### What you have to do
Set down exactly the lines that run from the line with "Which sits at" to the end of the data, and nothing else.

# # # # #

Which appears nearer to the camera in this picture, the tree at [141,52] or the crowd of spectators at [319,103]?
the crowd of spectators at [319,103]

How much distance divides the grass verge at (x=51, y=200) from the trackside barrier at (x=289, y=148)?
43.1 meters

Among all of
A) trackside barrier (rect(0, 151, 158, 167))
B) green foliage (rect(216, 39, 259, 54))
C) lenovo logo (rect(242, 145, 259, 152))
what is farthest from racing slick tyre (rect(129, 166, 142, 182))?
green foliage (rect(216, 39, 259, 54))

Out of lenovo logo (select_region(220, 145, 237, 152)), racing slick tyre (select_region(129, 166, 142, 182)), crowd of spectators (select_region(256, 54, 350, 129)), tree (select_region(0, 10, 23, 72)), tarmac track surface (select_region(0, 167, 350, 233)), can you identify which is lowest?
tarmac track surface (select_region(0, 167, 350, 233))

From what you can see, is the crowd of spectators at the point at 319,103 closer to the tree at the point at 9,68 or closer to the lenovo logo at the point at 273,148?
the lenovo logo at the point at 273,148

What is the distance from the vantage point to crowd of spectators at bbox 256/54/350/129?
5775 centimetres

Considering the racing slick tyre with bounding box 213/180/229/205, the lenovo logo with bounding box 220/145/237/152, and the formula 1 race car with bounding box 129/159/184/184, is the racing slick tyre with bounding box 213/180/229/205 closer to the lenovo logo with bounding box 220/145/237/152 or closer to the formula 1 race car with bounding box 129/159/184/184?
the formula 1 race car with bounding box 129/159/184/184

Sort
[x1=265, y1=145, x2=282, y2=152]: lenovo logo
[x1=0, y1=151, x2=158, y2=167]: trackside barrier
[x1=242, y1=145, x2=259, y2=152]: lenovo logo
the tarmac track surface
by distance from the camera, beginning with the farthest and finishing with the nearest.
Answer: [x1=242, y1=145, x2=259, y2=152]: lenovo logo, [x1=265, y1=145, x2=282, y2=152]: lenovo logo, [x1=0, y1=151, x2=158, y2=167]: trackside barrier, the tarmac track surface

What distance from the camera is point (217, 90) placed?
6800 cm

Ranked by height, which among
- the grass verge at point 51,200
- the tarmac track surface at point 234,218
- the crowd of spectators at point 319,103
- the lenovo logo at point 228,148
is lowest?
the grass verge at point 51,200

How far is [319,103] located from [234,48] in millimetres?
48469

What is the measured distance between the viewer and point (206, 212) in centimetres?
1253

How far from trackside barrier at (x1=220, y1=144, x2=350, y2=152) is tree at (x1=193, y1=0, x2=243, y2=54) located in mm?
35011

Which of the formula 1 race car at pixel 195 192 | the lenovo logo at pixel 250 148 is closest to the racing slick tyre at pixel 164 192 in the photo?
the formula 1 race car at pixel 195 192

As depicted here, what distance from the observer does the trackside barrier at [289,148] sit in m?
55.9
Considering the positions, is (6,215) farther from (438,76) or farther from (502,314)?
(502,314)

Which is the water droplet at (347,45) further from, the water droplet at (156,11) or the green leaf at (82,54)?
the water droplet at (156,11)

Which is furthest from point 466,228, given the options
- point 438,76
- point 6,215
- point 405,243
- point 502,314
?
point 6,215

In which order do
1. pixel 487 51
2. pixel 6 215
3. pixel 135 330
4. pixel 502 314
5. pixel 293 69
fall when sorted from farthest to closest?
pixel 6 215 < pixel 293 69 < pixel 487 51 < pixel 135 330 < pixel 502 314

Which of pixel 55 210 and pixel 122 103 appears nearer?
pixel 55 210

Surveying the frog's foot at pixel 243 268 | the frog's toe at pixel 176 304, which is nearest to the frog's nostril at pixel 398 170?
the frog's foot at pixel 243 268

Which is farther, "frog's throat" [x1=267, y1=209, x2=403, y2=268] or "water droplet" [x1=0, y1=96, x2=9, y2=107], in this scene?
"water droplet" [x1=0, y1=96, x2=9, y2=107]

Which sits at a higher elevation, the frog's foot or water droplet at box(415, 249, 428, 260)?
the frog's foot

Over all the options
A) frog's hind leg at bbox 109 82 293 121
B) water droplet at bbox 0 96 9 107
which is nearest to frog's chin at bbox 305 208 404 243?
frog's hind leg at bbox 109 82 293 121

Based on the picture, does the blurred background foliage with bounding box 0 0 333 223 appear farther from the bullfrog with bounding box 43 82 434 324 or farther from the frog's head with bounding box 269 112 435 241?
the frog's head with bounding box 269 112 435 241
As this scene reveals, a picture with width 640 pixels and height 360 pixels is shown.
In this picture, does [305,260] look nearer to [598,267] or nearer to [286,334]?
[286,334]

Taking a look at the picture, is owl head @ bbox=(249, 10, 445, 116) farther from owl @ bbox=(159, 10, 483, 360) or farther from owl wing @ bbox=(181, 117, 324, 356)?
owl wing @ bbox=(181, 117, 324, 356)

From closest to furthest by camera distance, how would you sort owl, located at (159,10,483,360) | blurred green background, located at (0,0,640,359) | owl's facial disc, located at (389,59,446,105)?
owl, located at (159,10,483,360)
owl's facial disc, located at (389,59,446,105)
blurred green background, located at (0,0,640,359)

# # # # #

### Complete response
Which sits at a higher elevation, the frog's foot or water droplet at box(415, 249, 428, 260)?
the frog's foot

Over all the options
A) frog's hind leg at bbox 109 82 293 121
B) water droplet at bbox 0 96 9 107
which is nearest to frog's chin at bbox 305 208 404 243?
frog's hind leg at bbox 109 82 293 121

Based on the picture, does the blurred background foliage with bounding box 0 0 333 223 appear farther from the bullfrog with bounding box 43 82 434 324 or farther from the frog's head with bounding box 269 112 435 241?
the frog's head with bounding box 269 112 435 241
As this scene reveals, a picture with width 640 pixels and height 360 pixels is shown.
In this picture, does [305,260] look nearer to [598,267] or nearer to [286,334]?
[286,334]

Taking a look at the picture, is owl head @ bbox=(249, 10, 445, 116) farther from owl @ bbox=(159, 10, 483, 360) or farther from owl wing @ bbox=(181, 117, 324, 356)?
owl wing @ bbox=(181, 117, 324, 356)

From closest to furthest by camera distance, how would you sort owl, located at (159,10,483,360) | blurred green background, located at (0,0,640,359) | owl's facial disc, located at (389,59,446,105)?
owl, located at (159,10,483,360)
owl's facial disc, located at (389,59,446,105)
blurred green background, located at (0,0,640,359)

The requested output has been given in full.